Stubbies
- Industry: Workwear
- Founded: 1972; 54 years ago
- Headquarters: Sydney, Australia
- Products: Shoes, apparel
- Owner: Workwear Group
- Website: www.stubbies.com.au

= Stubbies (brand) =

Australian clothing brand

Stubbies is the brand name for fashion shorts in Australia and New Zealand. The shorts were first introduced in Australia in 1972 as short fashion shorts for men. Since then the range has expanded to include a range of workwear for both men and women.

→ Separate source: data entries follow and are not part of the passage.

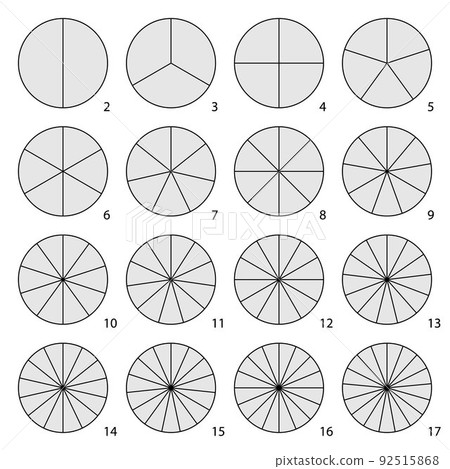 2 3 4 5

6 7 8 9

PIXTA

10 11 12 13

14 15 16 17

pixtastock.com - 92515868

Stubbies has entered Australasian slang vocabulary, referred to in the Australian Macquarie Dictionary as “Short shorts of tough material for informal wear.”

==History==
The brand was established in 1972 by clothing manufacturer Edward Fletcher and Co. More than 750,000 pairs of Stubbies were sold across Australia in that first year. The company later changed its name to Stubbies because of the success of this line. The company was bought out by US-based Sara Lee Corporation in 1990 and moved offshore. Pacific Dunlop (now Pacific Brands) acquired Sara Lee Apparel Australasia in 2001 and brought the company back to Australia.
Stubbies were introduced in the US in 1978 as beach shorts and were a popular brand as worn by skaters and surfers. They were a cost efficient alternative to the OP (Ocean Pacific) brand and gained some popularity.

Since 2014, the brand has been owned by Wesfarmers as a subsidiary of Hard Yakka.